A sete meses do pleito, o TSE (Tribunal Superior Eleitoral) está em fase final da elaboração de novas regras para as eleições de 2026. Neste ano, a disputa será para presidente, governadores, senadores e deputados federais, estaduais e distritais. O primeiro turno ocorre em 4 de outubro.
Neste momento, as atenções se voltam para as medidas que serão adotadas para proteger as eleições dos riscos impostos pelo avanço tecnológico, sobretudo da inteligência artificial.
Segundo o professor e especialista em direito eleitoral, Vitor Barretta, a atuação do TSE está na proteção da integridade do processo eleitoral, sem suprimir o debate político legítimo.

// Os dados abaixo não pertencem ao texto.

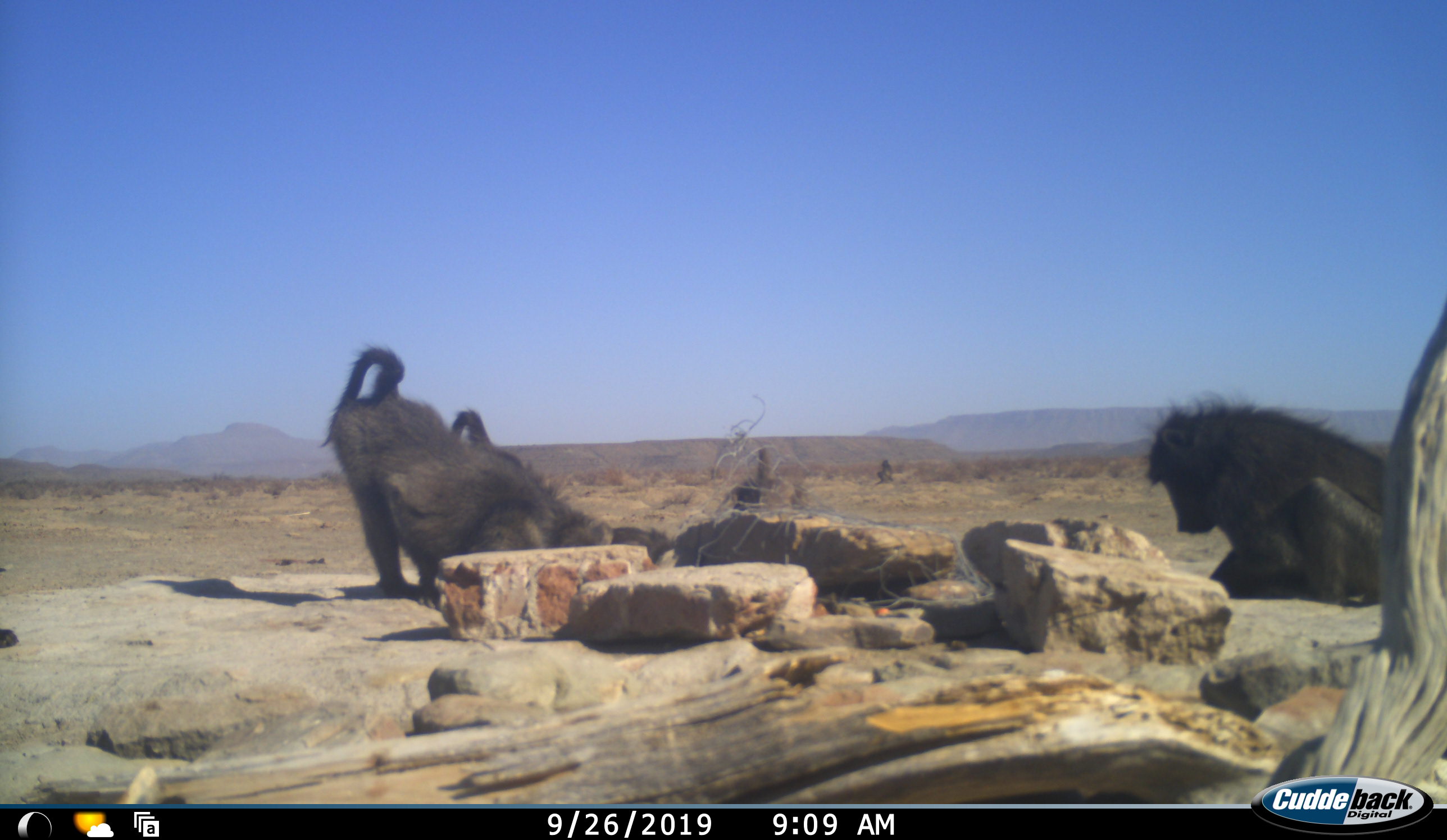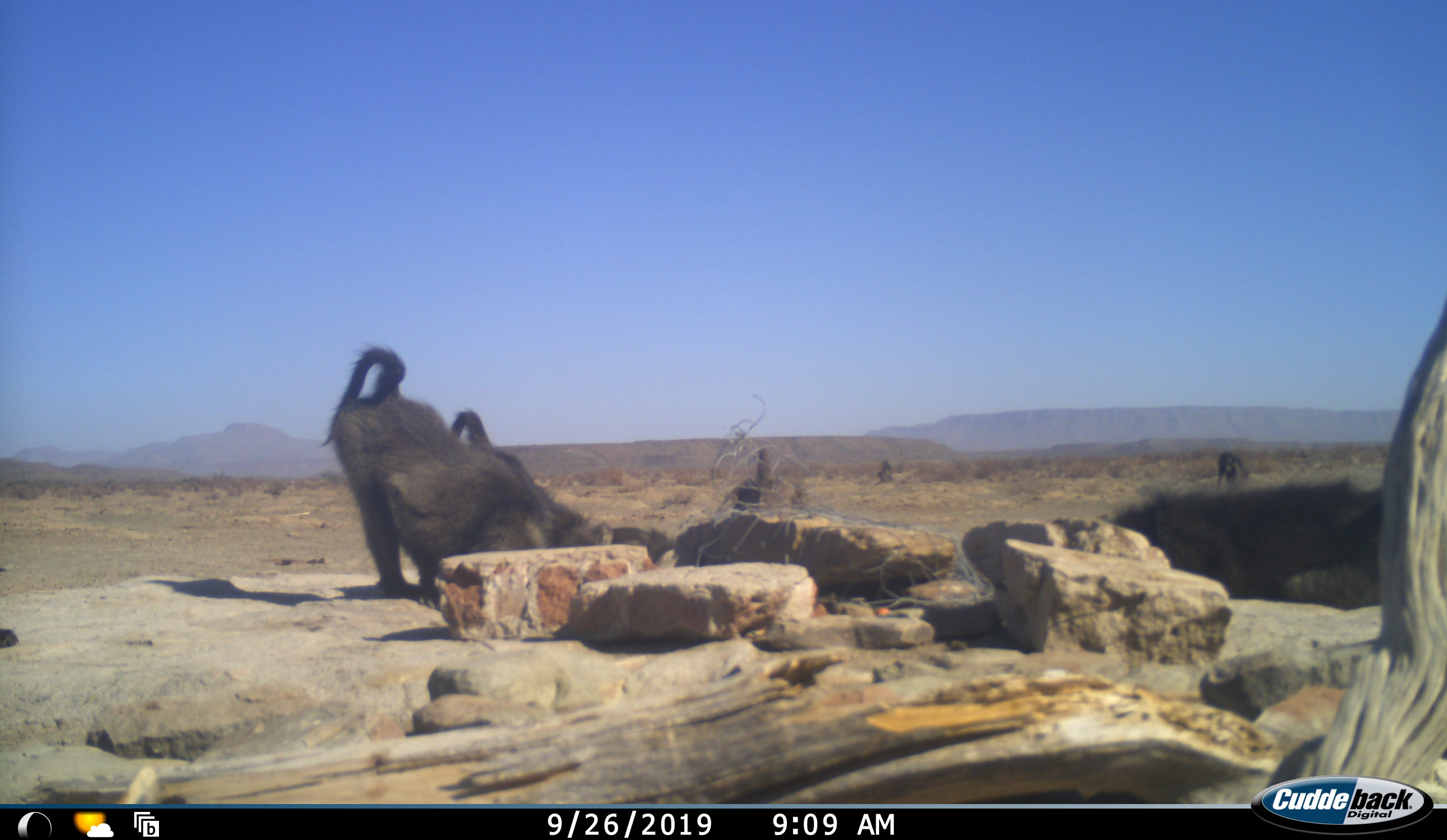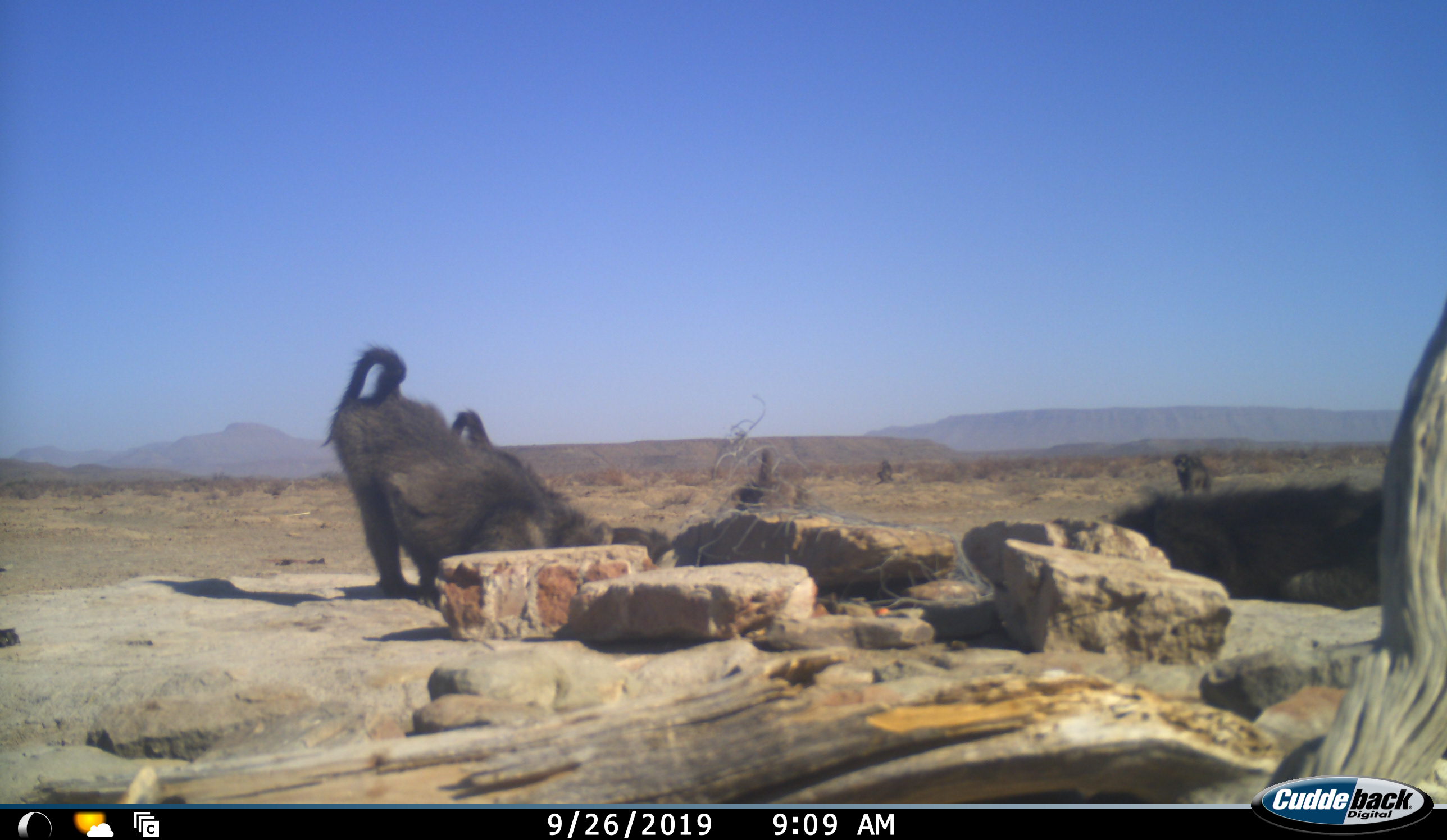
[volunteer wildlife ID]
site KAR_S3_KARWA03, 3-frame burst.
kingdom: Animalia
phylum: Chordata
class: Mammalia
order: Primates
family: Cercopithecidae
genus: Papio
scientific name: Papio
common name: baboon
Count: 6.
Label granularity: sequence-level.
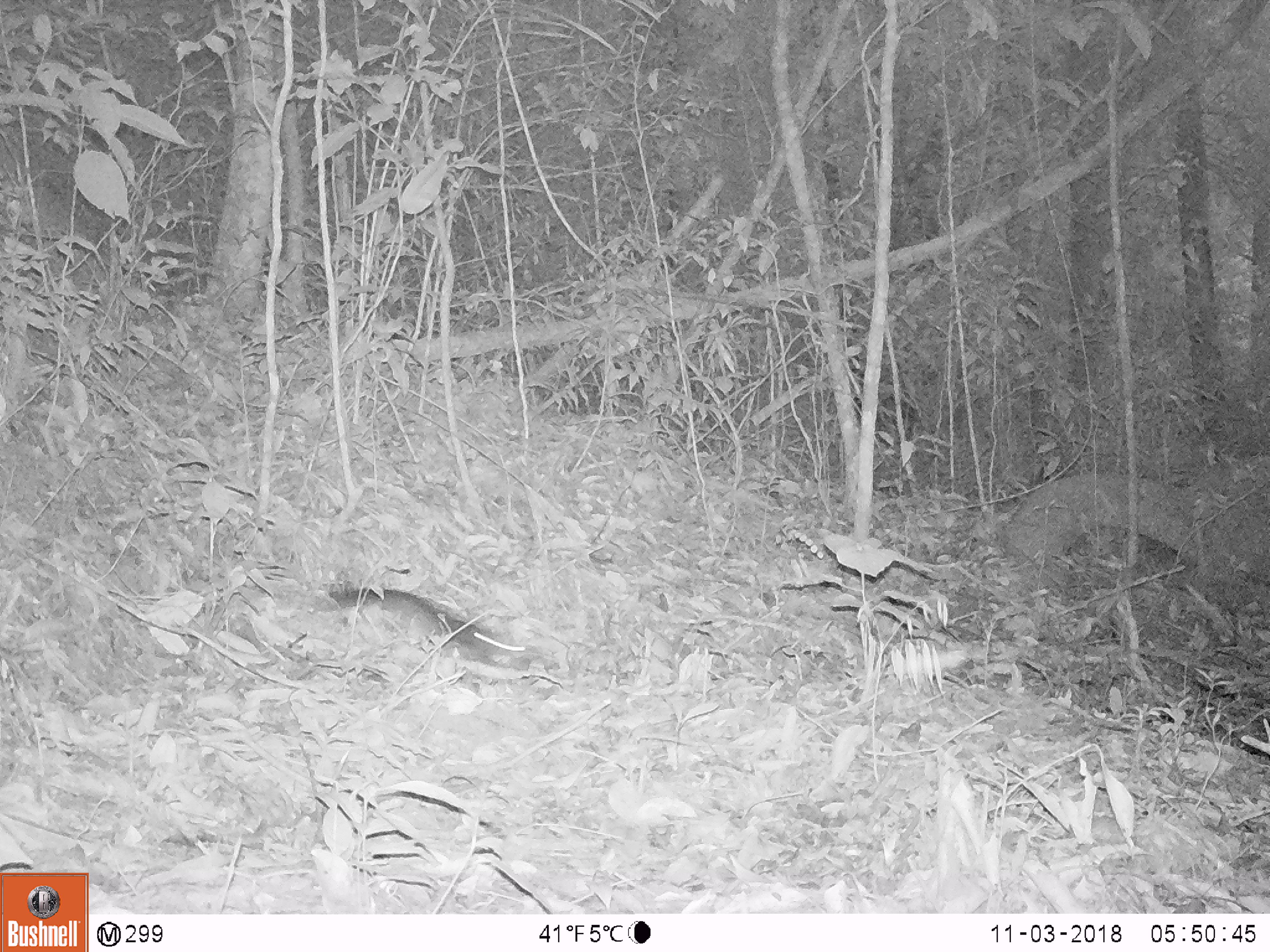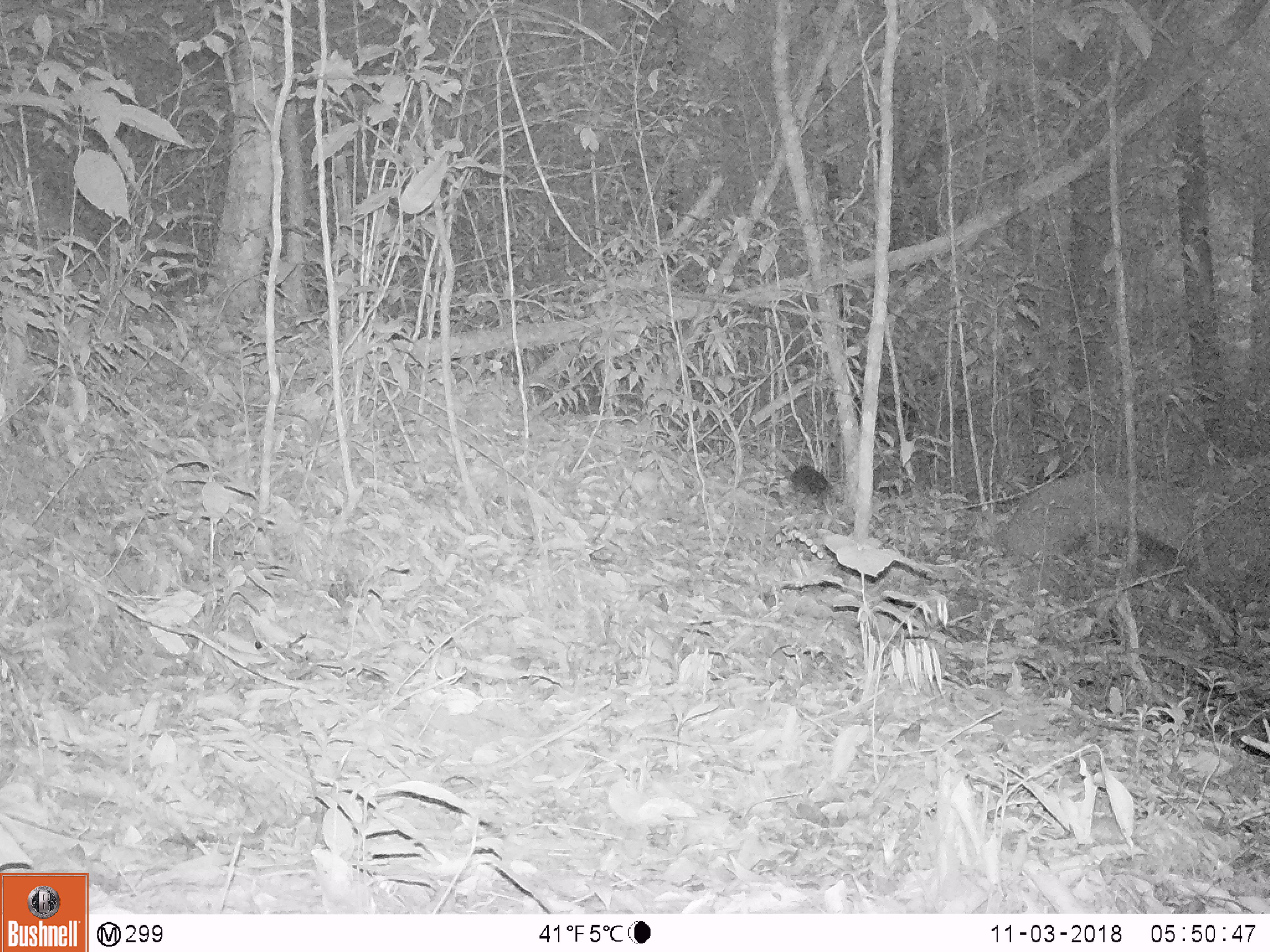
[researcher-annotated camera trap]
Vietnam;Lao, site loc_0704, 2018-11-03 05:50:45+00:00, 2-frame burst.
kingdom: Animalia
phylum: Chordata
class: Mammalia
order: Rodentia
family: Sciuridae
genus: Sciurus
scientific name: Sciurus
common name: squirrel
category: unidentified squirrel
Unidentified squirrel (squirrel) (Sciurus). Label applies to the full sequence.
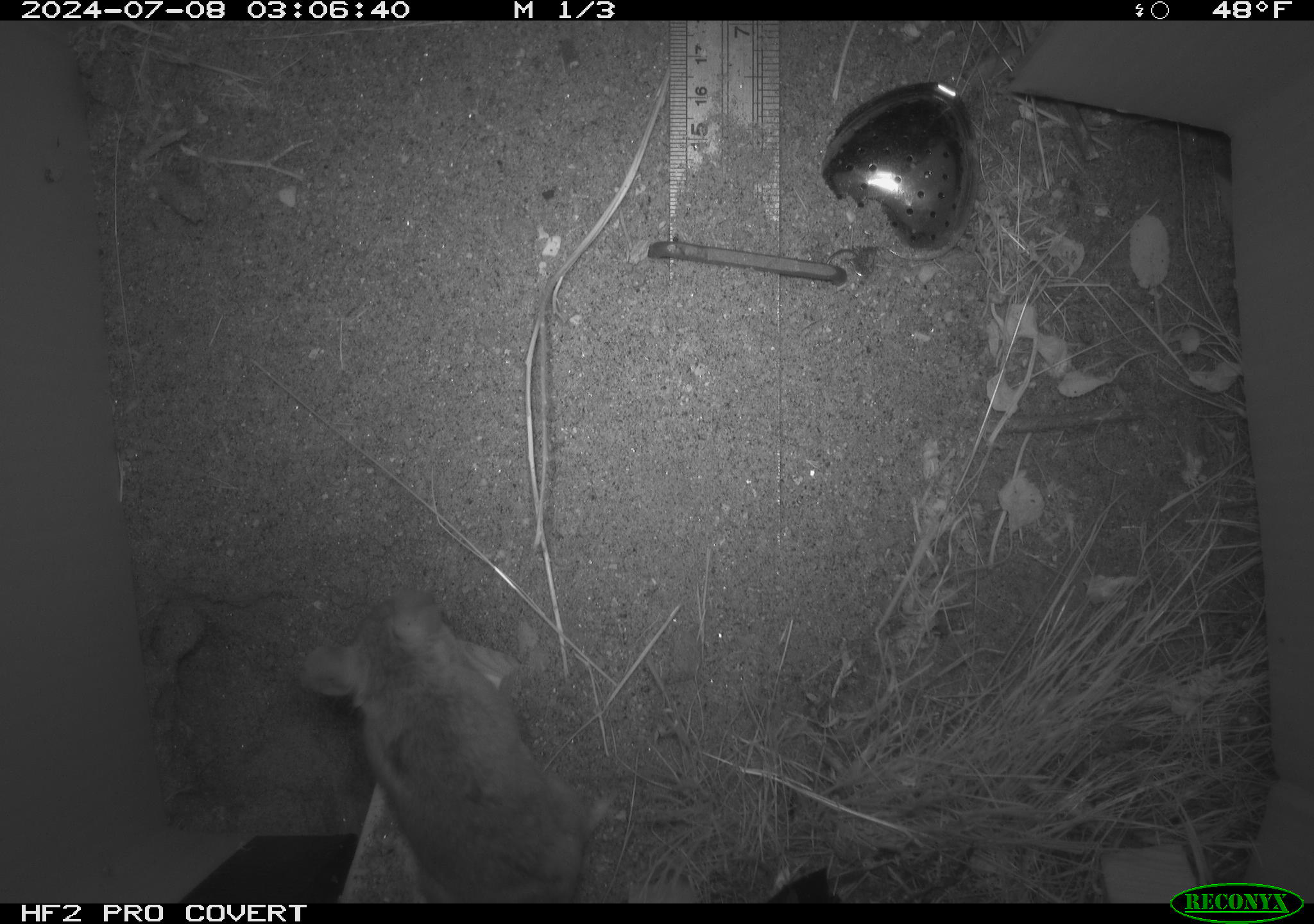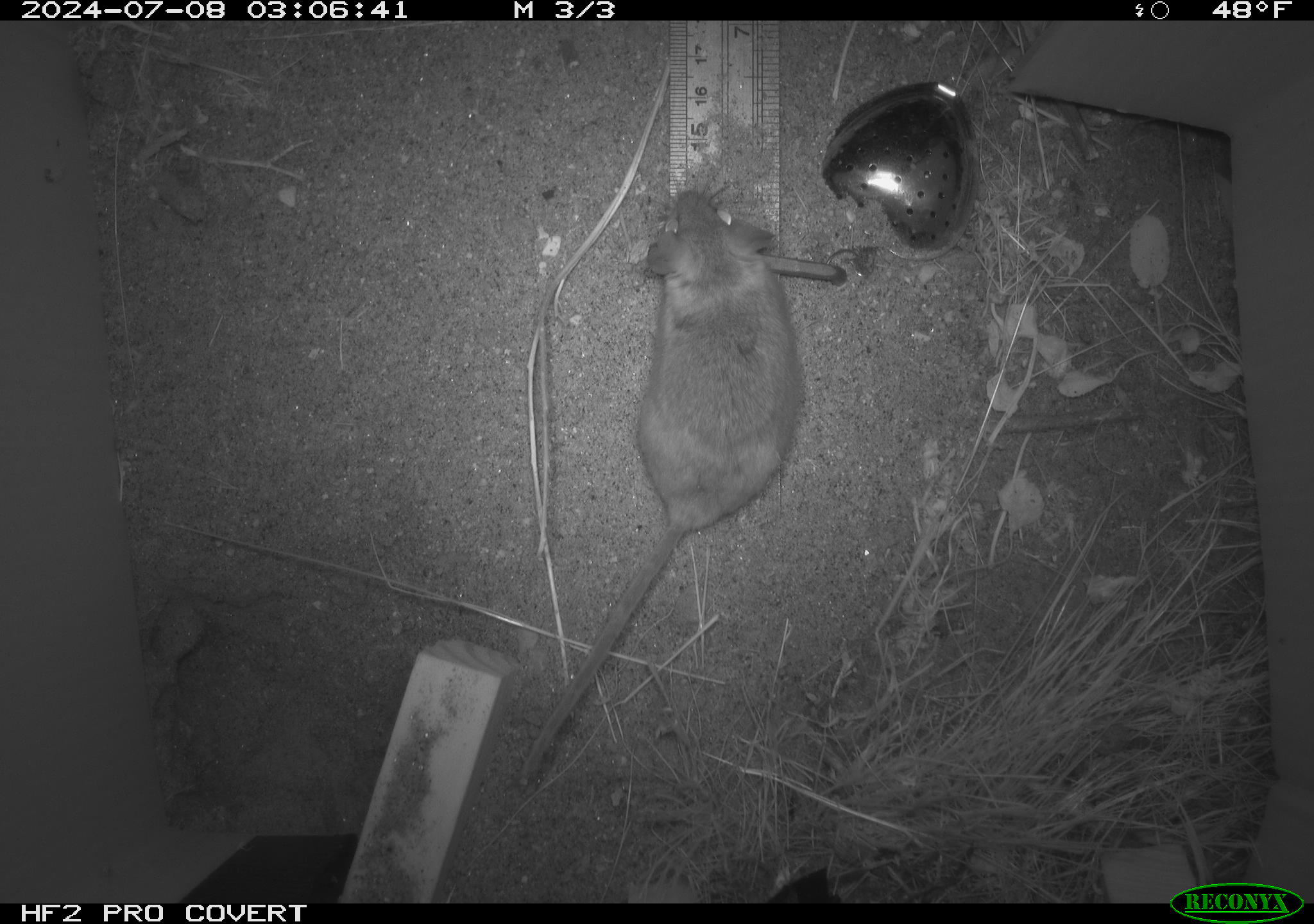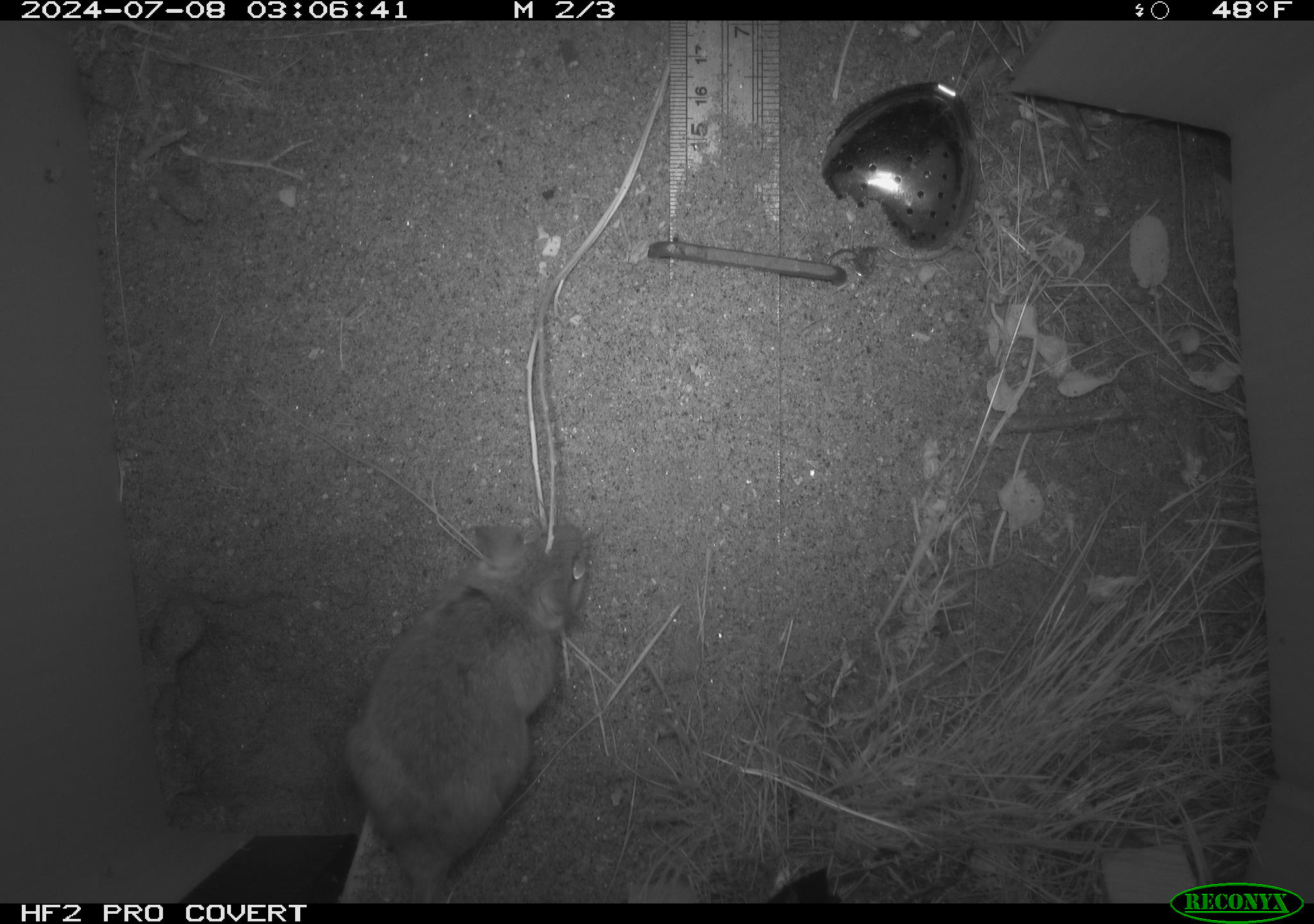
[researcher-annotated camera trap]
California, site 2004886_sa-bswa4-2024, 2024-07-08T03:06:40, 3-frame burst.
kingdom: Animalia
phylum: Chordata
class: Mammalia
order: Rodentia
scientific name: Rodentia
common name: rodent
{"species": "rodent (Rodentia)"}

Para ele, é perigoso consolidar um modelo centrado na responsabilização de empresas pela remoção de conteúdos — medida que está entre as propostas —, o que pode criar um forte incentivo ao bloqueio preventivo e excessivo.
“Esse movimento pode deslocar para empresas privadas a função de interpretar limites do discurso político, com impactos relevantes sobre a liberdade de expressão e o equilíbrio do debate eleitoral”, ressalta.
Barretta explica que o ideal seria avaliar alternativas regulatórias mais precisas e proporcionais, que combinem transparência, cooperação institucional, resposta judicial célere e instrumentos preventivos. Tal modelo resultaria em maior efetividade no combate a ataques ao processo eleitoral.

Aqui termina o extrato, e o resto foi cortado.